Trail Talk – February 2025

“One of the penalties of an ecological education is that one lives alone in a world of wounds.” ~ Aldo Leopold

THERE IS AN OPPORTUNITY HERE, in the gradual reclamation of a damaged environment, to be out and about on our two legs, to experience some of this healing. Our trails lead us forever on, ribbons of knowable encounters in a world too often hidden from everyday living. The protected woodland areas around Jacksonville, Beekman and Britt Woods and Forest Park, are living examples of the evolution from misused landscapes back to a more natural equilibrium.

We’re experiencing a healing winter, with (thus far) ample rainfall to start rebuilding our aquifers. Dry gulches become rills, hillside gopher tunnels become so many novel and unexpected springs, stream channels are noisily turned over in a roaring torrent, and the waterfalls, oh, my yes, the waterfalls!

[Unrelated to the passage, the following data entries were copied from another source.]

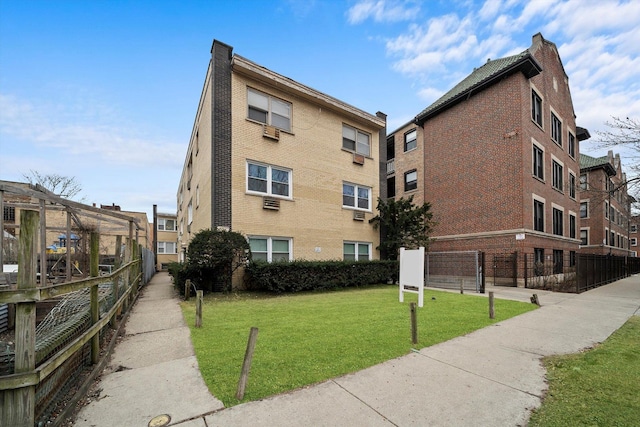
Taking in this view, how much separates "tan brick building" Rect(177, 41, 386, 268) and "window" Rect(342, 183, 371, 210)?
0.06 m

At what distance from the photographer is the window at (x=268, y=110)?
1361 cm

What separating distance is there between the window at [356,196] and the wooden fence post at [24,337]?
46.3 feet

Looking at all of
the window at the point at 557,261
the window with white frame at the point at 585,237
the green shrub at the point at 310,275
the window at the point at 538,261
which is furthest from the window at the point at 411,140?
the window with white frame at the point at 585,237

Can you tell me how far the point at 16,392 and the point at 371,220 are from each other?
15644 millimetres

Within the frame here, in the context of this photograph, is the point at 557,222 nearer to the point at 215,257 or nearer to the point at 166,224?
the point at 215,257

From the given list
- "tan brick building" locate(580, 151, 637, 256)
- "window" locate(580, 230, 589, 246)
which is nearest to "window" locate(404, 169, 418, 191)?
"tan brick building" locate(580, 151, 637, 256)

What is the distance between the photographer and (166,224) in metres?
36.5

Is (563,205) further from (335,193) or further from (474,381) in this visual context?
(474,381)

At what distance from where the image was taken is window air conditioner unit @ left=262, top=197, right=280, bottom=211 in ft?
43.6

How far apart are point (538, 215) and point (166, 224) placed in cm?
3697

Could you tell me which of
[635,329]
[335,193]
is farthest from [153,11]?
[635,329]

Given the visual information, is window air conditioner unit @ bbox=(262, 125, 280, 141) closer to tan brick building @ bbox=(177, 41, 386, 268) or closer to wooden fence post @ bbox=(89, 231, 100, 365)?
tan brick building @ bbox=(177, 41, 386, 268)

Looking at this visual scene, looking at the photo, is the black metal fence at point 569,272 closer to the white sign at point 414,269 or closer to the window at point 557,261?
the window at point 557,261

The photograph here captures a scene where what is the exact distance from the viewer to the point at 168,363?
462 cm
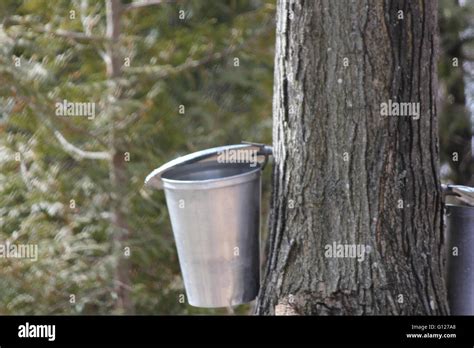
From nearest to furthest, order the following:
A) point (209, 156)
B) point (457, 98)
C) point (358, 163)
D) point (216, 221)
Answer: point (358, 163)
point (216, 221)
point (209, 156)
point (457, 98)

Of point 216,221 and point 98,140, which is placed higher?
point 98,140

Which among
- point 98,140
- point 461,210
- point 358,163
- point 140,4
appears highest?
point 140,4

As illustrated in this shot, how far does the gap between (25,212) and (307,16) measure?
3.66m

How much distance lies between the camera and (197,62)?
6.73 m

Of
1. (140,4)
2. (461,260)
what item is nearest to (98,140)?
(140,4)

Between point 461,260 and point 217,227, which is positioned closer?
point 217,227

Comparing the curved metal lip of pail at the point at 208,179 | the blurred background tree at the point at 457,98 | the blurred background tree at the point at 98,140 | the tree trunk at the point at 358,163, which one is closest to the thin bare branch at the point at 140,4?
the blurred background tree at the point at 98,140

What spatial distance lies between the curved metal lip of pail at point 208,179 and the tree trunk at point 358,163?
22 centimetres

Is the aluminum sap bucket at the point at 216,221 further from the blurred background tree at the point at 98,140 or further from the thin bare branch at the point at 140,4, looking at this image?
the thin bare branch at the point at 140,4

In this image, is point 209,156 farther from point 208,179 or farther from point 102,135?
point 102,135

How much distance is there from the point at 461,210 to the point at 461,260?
0.79ft

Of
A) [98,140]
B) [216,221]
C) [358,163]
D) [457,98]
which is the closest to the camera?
[358,163]

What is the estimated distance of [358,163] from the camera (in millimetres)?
3611

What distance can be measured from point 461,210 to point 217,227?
1195 mm
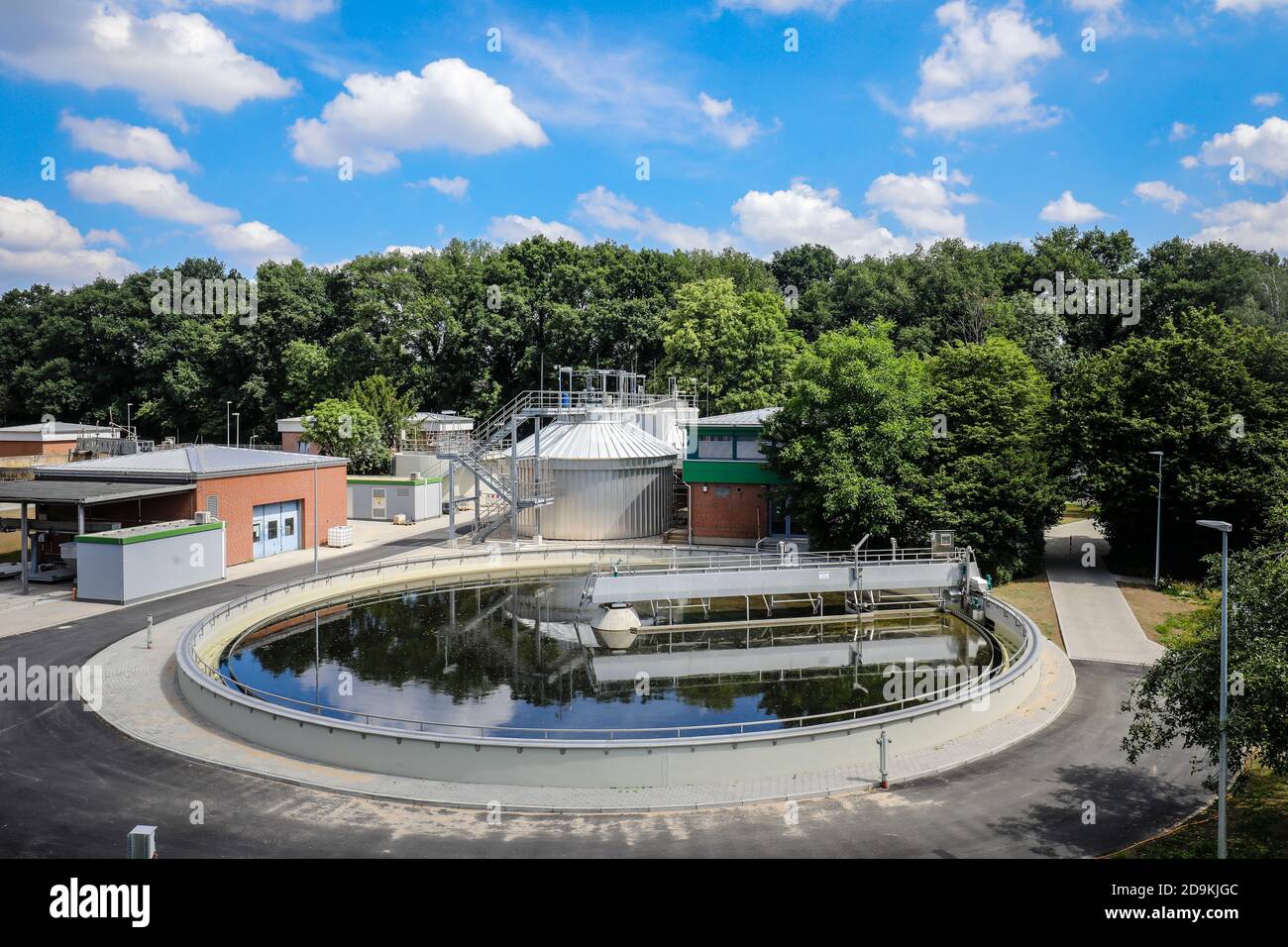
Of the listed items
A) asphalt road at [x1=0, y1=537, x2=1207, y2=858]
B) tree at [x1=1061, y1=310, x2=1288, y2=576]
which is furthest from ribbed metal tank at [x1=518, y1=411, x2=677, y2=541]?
asphalt road at [x1=0, y1=537, x2=1207, y2=858]

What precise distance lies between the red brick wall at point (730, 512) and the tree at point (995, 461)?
8918 mm

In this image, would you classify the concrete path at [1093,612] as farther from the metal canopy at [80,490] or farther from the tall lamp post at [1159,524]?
the metal canopy at [80,490]

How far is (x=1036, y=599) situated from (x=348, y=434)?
3833 centimetres

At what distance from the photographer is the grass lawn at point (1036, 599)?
28.8 m

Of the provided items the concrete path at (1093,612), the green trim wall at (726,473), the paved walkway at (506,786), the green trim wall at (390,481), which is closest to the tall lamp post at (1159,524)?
the concrete path at (1093,612)

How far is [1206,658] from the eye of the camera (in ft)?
47.0

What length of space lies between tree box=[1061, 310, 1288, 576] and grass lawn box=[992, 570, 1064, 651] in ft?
14.9

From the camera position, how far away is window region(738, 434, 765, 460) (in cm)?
4156

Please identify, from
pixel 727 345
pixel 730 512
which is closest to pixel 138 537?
pixel 730 512

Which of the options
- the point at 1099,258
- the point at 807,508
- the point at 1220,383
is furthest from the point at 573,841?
the point at 1099,258

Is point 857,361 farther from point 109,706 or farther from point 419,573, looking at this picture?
point 109,706

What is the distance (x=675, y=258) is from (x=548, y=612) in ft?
164

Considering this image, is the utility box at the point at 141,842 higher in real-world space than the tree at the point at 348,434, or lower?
lower

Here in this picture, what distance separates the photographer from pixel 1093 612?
100 ft
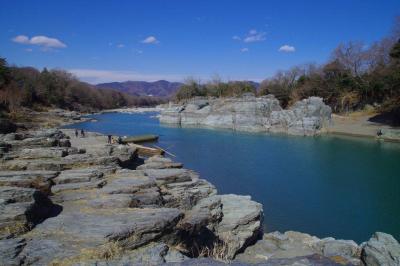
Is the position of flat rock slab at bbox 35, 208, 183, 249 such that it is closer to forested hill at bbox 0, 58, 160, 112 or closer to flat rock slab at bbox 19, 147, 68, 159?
flat rock slab at bbox 19, 147, 68, 159

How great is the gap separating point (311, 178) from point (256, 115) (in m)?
38.3

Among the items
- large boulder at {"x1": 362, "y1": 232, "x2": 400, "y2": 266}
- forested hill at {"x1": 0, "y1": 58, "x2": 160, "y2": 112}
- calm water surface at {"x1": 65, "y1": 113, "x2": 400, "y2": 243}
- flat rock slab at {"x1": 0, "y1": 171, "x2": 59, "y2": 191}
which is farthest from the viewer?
forested hill at {"x1": 0, "y1": 58, "x2": 160, "y2": 112}

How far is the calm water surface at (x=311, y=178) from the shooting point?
18578 millimetres

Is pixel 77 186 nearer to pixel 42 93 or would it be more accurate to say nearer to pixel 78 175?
pixel 78 175

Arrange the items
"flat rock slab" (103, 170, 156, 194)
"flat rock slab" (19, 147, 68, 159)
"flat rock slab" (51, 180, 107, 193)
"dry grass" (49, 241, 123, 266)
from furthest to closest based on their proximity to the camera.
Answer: "flat rock slab" (19, 147, 68, 159) < "flat rock slab" (103, 170, 156, 194) < "flat rock slab" (51, 180, 107, 193) < "dry grass" (49, 241, 123, 266)

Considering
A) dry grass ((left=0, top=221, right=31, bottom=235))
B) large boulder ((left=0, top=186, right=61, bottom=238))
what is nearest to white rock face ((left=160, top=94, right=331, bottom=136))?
large boulder ((left=0, top=186, right=61, bottom=238))

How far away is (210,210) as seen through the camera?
44.9 feet

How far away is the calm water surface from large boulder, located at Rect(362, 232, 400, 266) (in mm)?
4230

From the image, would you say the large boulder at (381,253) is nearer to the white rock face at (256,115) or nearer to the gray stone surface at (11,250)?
the gray stone surface at (11,250)

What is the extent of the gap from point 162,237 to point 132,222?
33.2 inches

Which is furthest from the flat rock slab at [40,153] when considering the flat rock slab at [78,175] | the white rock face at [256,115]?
the white rock face at [256,115]

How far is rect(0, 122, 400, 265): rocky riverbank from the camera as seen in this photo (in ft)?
24.4

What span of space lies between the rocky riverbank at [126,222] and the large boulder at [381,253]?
1.3 inches

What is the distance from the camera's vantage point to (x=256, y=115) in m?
65.8
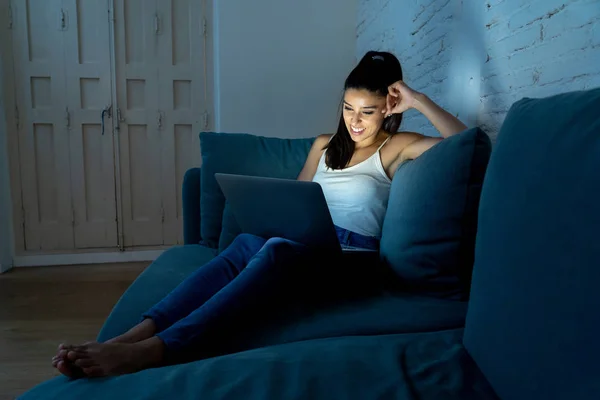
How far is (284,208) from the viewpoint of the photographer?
1219 mm

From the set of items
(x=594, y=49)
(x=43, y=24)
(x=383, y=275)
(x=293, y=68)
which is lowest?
(x=383, y=275)

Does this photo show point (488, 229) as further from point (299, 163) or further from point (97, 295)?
point (97, 295)

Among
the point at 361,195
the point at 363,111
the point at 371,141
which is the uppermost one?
the point at 363,111

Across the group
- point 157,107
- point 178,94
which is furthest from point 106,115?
point 178,94

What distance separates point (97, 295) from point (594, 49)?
2655mm

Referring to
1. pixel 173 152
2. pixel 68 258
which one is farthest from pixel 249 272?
pixel 68 258

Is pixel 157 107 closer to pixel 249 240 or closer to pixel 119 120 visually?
pixel 119 120

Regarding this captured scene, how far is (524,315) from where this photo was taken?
0.66 m

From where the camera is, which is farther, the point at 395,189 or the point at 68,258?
the point at 68,258

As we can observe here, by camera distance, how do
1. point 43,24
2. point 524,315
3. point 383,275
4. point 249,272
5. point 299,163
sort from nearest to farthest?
point 524,315
point 249,272
point 383,275
point 299,163
point 43,24

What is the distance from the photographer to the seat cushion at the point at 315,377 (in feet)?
2.38

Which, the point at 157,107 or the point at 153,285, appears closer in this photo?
the point at 153,285

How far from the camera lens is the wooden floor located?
182 centimetres

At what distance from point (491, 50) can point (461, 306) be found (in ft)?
3.07
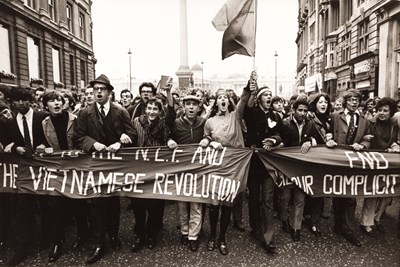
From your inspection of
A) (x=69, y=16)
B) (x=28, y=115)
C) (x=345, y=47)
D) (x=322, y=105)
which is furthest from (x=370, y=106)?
(x=69, y=16)

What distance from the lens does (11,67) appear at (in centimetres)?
1597

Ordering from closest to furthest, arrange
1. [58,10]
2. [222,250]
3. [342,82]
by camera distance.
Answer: [222,250]
[58,10]
[342,82]

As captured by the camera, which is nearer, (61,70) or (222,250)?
(222,250)

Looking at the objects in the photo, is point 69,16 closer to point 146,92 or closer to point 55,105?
point 146,92

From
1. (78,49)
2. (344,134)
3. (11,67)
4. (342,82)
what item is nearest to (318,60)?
(342,82)

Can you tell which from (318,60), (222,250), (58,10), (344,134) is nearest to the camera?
(222,250)

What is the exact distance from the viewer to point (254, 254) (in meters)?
4.07

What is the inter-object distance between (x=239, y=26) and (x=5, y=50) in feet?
48.2

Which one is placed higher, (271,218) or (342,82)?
(342,82)

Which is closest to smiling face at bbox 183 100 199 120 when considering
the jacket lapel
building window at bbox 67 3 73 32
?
the jacket lapel

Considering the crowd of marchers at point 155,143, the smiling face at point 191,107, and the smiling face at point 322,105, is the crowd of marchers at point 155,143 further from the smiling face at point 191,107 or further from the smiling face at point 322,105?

One can only hope that folks have been out and about in this glorious wet weather to marvel at the roar of so many cascades. Jacksonville’s Forest Park would feel no shame to be known as ‘Waterfall Wonderland’ during these weeks of spectacular rainfall.

It’s been a delight to hike along such spirited waterways, to feel the thunder of the rushing water through the very tread of the streamside trail. Remarkably, during the highest of the runoff in the streams, the water coming from Forest Park down Jackson Creek carried far less sediment than the water coming along the highway. This is testament to the efforts in the last two decades by city crews and volunteers, with assistance from MRA (Motorcycle Riders Association) to begin the healing process in the Jackson Creek Watershed.

Fuels reduction work has continued, removing overgrown vegetation to provide fuel breaks in the event of wildfire. The catastrophic fires of recent years speak clearly to management decisions and cultural choices that saw our woodland environments become unbalanced. A century-long effort to replace the open oak savanna and ponderosa forests of our valley hillsides, evidenced by so many historic photos and journals, with commercially valuable Douglas firs, is being reversed by nature itself, as we witness the die-off of these firs with our changing climate.

There is so much to be aware of on our walks in the woods. Winter is a time of quiet forests contradicted by rushing water. The brightly colored trunks of our madrone trees and manzanita brush are at their finest. The pungent aroma of the decomposing carpet of leaf litter invades our noses. In the waterways, our resident Pacific wrens scold passing hikers and the occasional song of the spring peepers reminds us of warmer days to come. Listen, learn, and walk on—the woods await.